According to his daughter, a British man called David Hunter suspected of murdering his terminally sick wife in Cyprus is “terrified” as he prepares to stand trial, and she thinks he will die in prison if convicted.
David Hunter, 75, is due in court on Thursday to answer questions about the death of his boyhood girlfriend Janice at their island flat last year. Mr. Hunter is said to have suffocated her before attempting suicide but surviving. Mrs. Hunter had been happily married for 56 years when she was diagnosed with terminal blood cancer and expressed her desire to die, according to Hunter’s solicitors.
However, a charge of ‘assisting suicide’ was dismissed, and the former miner now faces life in prison if convicted of murder.
Mr. and Mrs. Hunter, who had been married for 56 years and had been adolescent sweethearts, had retired to Cyprus 20 years ago. Mrs. Hunter, a former corner shop worker, was left in considerable agony in later life as a result of her health concerns, and her “quality of life was considerably degraded,” according to her daughter.

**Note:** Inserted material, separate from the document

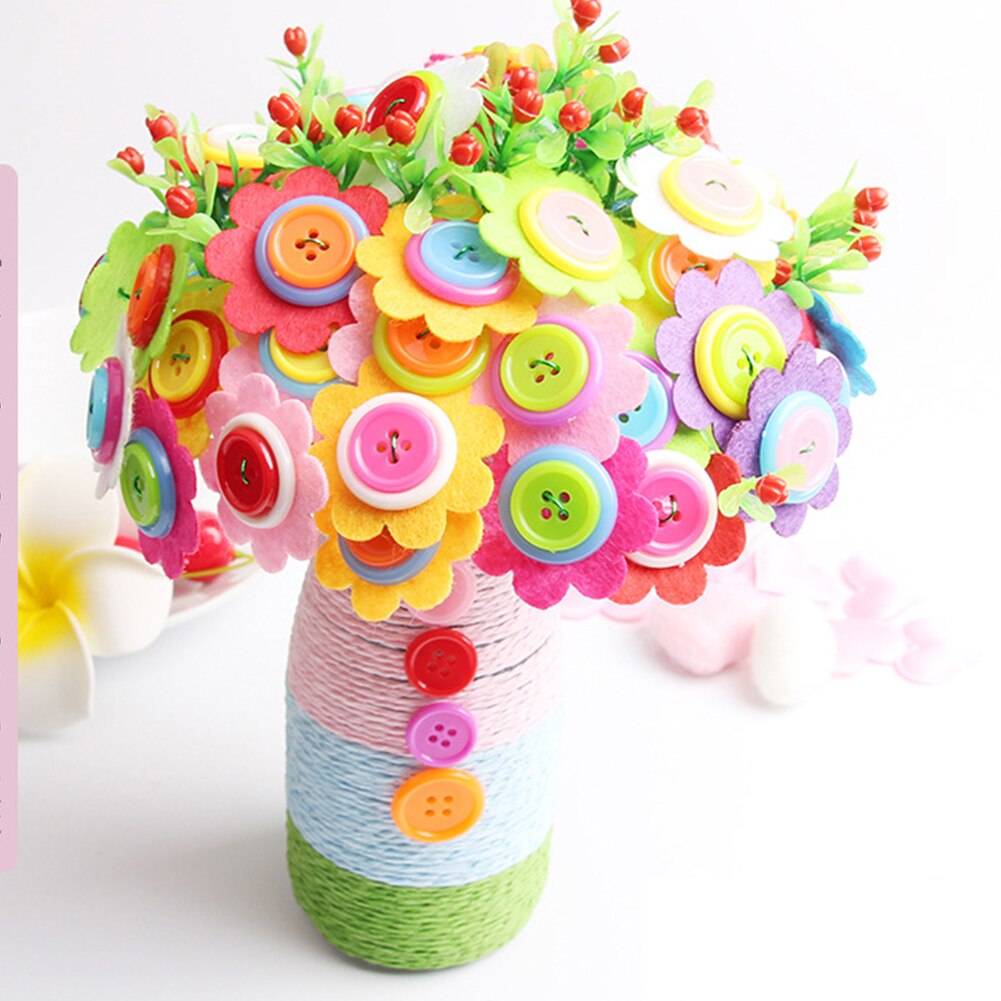 Bricolage artisanat à la main enfants maternelle décoration Bouquet bouton fleur Kit maison feutre pétales enfants jouet chambre couleur aléatoire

Mrs. Cawthorne, speaking to Sky News, said: “I had no idea how awful things had gotten. “My father has recently informed me that they were bleak. She was in excruciating discomfort. “She suffered from rheumatoid arthritis, which caused her a great deal of discomfort and limited her mobility.
“Her appendix was removed, she had cataract surgery, she underwent knee replacement surgery, and she had a tumor on her ovaries removed.